En un momento Pedro Julián miró a
Don Gabriel. Don Gabriel apreció que la conversación anterior era el preludio
de algo importante, y la mirada de Pedro Julián así lo atestiguaba. Se conocían
demasiado y demasiado bien:
“Don Gabriel, he venido a verle para despedirme porque me voy a morir”
Don Gabriel le miró de hito en
hito pero le contestó con calma:
“¿Estas seguro Pedro? ¿Porqué lo sabes?”
“Antes le dije que había tenido pinchazos en el pecho…”
“Ya Pedro, pero me has dicho antes que el médico te había dicho que estabas bien ¿no?”

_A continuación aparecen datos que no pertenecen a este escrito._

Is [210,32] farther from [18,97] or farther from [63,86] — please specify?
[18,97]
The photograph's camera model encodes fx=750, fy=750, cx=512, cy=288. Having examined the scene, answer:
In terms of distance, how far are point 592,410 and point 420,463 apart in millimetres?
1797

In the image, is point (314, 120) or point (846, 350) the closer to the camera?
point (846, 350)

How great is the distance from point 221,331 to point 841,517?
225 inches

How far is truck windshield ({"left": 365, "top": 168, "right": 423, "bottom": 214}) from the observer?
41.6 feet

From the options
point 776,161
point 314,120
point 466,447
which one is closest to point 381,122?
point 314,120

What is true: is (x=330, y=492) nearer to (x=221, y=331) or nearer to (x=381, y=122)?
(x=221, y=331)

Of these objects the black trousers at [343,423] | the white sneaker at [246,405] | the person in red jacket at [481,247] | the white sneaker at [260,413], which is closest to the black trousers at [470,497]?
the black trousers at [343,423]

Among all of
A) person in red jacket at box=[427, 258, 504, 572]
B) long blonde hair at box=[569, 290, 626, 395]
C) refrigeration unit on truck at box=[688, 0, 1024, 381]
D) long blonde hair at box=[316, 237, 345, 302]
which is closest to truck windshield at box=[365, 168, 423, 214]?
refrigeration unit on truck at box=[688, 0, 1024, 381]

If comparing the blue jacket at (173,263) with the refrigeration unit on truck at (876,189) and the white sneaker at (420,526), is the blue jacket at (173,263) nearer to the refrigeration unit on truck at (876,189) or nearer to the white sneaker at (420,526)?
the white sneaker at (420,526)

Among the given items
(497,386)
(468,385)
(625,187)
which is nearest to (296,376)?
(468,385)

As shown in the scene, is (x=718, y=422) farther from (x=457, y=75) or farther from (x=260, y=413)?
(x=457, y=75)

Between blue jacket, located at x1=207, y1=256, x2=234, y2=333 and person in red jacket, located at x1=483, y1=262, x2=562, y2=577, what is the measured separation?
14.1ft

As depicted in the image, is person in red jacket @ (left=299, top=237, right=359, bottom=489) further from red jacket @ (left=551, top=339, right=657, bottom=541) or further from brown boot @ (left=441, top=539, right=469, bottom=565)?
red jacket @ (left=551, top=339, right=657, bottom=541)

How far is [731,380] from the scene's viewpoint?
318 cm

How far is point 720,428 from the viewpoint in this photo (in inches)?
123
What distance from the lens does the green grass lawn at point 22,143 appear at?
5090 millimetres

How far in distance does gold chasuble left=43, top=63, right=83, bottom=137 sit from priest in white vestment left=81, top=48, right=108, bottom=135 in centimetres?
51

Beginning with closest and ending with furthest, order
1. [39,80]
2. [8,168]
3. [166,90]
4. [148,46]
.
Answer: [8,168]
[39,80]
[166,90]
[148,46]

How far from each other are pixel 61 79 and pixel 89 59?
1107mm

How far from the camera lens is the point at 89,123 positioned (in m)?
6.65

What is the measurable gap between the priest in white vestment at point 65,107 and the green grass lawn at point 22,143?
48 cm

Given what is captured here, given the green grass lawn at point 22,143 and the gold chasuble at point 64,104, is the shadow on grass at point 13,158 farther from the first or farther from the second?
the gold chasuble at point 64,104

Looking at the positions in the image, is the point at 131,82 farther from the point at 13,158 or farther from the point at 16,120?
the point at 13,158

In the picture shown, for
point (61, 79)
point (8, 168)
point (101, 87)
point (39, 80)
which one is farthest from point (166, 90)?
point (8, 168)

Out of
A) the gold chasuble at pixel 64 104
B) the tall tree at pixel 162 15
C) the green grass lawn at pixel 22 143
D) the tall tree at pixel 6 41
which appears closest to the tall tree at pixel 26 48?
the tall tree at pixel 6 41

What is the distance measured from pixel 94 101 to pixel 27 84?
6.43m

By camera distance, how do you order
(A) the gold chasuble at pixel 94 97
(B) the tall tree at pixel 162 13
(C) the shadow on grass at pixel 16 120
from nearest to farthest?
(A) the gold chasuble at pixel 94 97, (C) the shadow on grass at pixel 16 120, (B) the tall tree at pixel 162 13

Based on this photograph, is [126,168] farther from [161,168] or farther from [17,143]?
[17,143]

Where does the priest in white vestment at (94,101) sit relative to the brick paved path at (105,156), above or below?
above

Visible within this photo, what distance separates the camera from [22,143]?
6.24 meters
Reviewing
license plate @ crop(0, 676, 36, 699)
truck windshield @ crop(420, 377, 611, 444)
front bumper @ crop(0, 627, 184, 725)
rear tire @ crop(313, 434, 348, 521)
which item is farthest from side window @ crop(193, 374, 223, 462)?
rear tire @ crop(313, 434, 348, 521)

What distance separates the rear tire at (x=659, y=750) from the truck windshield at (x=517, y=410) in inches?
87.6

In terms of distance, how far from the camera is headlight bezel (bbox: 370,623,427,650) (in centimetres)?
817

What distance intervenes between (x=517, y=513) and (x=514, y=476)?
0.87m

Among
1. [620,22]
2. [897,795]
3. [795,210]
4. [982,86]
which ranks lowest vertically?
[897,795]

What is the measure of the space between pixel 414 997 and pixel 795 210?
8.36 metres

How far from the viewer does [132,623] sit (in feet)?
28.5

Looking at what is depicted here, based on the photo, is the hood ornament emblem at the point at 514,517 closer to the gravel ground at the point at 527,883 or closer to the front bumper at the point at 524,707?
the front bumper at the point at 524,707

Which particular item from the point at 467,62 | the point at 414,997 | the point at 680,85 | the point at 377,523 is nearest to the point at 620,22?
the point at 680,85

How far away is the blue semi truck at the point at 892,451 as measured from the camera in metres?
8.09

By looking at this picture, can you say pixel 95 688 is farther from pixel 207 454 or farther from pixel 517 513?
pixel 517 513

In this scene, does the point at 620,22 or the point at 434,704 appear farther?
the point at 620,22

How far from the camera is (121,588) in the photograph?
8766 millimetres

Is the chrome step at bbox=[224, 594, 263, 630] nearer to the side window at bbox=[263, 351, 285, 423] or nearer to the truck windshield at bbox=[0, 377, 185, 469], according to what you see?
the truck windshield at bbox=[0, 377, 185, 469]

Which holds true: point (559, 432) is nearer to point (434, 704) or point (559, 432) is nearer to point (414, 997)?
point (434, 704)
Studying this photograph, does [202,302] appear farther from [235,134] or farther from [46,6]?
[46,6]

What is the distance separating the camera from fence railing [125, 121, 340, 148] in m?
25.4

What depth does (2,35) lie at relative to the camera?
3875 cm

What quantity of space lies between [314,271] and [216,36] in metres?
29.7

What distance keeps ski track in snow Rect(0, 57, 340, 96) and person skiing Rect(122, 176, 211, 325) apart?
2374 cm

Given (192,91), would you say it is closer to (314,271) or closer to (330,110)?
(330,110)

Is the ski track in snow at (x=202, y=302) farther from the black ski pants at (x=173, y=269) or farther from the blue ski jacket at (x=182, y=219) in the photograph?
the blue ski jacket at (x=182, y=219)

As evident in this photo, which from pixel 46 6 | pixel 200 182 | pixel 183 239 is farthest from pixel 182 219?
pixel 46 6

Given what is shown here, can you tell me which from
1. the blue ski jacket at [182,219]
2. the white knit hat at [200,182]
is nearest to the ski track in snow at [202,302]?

“Si, Don Gabriel… pero los médicos saben de las cosas del día a día y no de aquellas que de verdad importan. Sé que moriré pronto y quería decirle que ha sido un honor el poder trabajar con usted y haberle conocido”
“Pero ¿lo sabe tu mujer?”
“Es la única que lo sabe… y usted”
Don Gabriel calló. Aquellos que
han vivido y dejado su vida en el campo, están en contacto mas que nadie con la
tierra. De ella viven, sobre ella lloran y ríen, gracias a ella comen y saben
que deben estarle agradecidos como a la madre, pues algún día volverán a su
seno. Han visto nacer y morir en ella demasiadas veces para dotar, al hecho de
morir, de ningún halo de misticismo o ponerle colores demasiado intensos.
No hacía falta más explicaciones,
detalles ni intentar matizar algo que era evidente. Pedro Julián, como la
tierra y los animales con los que había convivido, sabía que su ciclo se
terminaba. Punto.
Marchó de vuelta a Lorca con su
familia a celebrar las navidades y disfrutar viendo como recogían los regalos
sus nietos, que eran el final de su ciclo.
Pedro Julián murió dos semanas
después de un infarto, mientras fumaba un cigarrillo, sentado sobre una mata de
esparto “para que no se le enfríe a uno la trasera” con su mechero de yesca en
la mano.
NOTA: Historia verídica en la que se han cambiado los nombres por aquello del anonimato.